**Given passage**:
--------

Skip to content

damaoooo/ReGraph

Repository files navigation

ReGraph

Our experiments are conducted on a Linux machine with NVIDIA GPUs, and we haven't done compatibility tests on other platforms. Additional Technical Report can be found in this link

0. Run the entire experiment in a Docker container [Optional]

In order not to mess up with your own environment, we recommend running the entire experiment in a Docker container.

# If you have an NVIDIA GPU with NVIDIA Container Toolkit installed
sudo docker run --rm --runtime=nvidia --gpus all -it -v /path/to/your/regraph:/regraph ubuntu:22.04
# Other with CPU only, run the following command
docker run --rm -it -v /path/to/your/regraph:/regraph ubuntu:22.04
apt-get update
apt-get install sudo git -y
cd

Then, run the following commands to continue.

We don't pack the entire experiment into a Docker image since the docker the image size will be too large.

NVIDIA-Docker is still incompatible with some old packages, if this happens, or you don't want to install NVIDIA-docker, use cpu only or install those dependencies on the host machine.

1. Environment setup

1.1 Install Retdec

Retdec is used to lift binary to LLVM IR.

--------

(Region labeling records)
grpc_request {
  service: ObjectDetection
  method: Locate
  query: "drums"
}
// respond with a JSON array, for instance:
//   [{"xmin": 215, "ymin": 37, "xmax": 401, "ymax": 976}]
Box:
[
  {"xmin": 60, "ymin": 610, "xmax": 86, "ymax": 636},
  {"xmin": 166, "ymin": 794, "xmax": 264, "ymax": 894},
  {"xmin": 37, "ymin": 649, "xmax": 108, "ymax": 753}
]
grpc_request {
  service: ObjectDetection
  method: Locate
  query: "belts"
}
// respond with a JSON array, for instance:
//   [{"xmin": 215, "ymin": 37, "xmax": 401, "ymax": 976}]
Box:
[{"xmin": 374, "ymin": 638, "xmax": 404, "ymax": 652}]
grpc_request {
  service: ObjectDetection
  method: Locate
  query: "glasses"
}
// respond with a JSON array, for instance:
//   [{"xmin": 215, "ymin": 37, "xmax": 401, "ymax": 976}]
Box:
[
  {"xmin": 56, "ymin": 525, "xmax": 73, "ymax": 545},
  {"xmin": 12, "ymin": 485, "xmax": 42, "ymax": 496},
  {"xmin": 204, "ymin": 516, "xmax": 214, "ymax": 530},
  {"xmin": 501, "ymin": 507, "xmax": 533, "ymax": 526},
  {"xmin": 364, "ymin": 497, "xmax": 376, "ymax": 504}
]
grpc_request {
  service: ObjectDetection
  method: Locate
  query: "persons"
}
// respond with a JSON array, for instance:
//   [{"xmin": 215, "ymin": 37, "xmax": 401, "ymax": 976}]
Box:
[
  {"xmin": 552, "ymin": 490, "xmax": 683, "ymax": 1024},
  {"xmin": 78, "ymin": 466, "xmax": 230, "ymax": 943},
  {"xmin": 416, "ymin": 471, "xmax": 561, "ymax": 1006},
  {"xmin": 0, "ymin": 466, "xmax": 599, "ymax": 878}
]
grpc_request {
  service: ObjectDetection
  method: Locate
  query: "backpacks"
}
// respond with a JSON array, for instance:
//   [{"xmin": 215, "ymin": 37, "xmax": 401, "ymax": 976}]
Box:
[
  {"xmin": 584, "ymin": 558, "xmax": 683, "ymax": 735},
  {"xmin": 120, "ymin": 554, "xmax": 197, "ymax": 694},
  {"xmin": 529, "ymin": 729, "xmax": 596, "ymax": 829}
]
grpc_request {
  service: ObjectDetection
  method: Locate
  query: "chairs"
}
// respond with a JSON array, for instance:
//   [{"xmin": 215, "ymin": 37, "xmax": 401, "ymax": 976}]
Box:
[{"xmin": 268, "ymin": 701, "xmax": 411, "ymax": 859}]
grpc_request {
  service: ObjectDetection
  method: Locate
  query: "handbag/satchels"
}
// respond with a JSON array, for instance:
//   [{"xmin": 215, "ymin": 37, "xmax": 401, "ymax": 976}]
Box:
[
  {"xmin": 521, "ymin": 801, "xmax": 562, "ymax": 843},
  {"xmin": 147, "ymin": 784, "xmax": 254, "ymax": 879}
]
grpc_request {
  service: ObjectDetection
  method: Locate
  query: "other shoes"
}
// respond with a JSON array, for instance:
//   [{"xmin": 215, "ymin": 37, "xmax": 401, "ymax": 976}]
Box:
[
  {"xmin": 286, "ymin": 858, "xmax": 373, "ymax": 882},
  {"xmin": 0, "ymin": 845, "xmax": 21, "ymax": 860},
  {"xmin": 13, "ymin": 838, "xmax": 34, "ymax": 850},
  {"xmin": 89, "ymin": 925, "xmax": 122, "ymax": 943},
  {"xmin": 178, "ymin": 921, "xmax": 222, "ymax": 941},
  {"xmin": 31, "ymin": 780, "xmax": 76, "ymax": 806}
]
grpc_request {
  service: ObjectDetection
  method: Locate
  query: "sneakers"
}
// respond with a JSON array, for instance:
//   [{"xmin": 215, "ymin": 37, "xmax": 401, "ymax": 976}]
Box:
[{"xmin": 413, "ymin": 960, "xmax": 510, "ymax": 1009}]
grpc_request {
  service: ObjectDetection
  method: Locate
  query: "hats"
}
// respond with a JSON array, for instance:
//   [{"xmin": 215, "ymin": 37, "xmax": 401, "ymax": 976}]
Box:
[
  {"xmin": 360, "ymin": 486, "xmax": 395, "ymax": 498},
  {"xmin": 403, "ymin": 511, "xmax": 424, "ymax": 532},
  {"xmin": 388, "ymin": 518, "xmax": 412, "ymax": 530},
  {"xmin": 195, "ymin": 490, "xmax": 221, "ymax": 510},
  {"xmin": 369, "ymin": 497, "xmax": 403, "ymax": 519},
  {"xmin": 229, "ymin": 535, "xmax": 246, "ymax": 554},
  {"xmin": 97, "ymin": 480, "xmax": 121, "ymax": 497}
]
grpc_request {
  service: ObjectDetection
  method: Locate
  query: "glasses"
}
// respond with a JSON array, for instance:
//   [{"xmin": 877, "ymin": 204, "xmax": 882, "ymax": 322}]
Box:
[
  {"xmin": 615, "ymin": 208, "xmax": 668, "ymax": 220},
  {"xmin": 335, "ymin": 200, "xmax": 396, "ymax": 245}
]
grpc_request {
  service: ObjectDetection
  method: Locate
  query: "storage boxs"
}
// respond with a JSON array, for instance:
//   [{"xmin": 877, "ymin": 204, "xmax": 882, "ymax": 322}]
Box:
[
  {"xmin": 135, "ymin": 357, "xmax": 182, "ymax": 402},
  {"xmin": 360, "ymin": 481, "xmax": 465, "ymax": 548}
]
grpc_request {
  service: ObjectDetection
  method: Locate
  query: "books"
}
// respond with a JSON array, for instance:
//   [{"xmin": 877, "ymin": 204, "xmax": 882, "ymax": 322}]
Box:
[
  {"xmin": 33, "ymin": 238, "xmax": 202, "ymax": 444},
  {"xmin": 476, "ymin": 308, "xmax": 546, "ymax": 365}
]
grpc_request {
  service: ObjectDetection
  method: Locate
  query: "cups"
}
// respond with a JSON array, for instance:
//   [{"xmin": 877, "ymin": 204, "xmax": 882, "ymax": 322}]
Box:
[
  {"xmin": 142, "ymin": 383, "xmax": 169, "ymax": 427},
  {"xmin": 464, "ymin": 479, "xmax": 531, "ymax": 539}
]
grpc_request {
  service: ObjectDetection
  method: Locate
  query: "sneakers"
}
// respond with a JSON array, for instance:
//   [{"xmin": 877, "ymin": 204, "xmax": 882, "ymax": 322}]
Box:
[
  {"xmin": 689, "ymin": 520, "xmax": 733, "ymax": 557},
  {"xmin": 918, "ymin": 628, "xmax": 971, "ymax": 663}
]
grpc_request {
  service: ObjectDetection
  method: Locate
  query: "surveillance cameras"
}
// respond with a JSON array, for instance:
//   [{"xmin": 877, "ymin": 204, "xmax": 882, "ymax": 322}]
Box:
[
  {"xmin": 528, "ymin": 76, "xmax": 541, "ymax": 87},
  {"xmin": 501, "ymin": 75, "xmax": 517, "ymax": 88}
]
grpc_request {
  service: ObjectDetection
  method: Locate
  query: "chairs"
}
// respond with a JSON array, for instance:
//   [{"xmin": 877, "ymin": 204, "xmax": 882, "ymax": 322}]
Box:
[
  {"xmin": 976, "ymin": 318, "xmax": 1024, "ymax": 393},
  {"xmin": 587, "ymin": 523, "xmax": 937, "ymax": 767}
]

--------

**To be done**:
a - From the ReGraph README, reproduce the text starting with "Then, run the" and going on through "to LLVM IR.".
b - According to the ReGraph README, what is Retdec used for?

**Exercise responses**:
a -
Then, run the following commands to continue.

We don't pack the entire experiment into a Docker image since the docker the image size will be too large.

NVIDIA-Docker is still incompatible with some old packages, if this happens, or you don't want to install NVIDIA-docker, use cpu only or install those dependencies on the host machine.

1. Environment setup

1.1 Install Retdec

Retdec is used to lift binary to LLVM IR.

b - Retdec is used to lift binary to LLVM IR.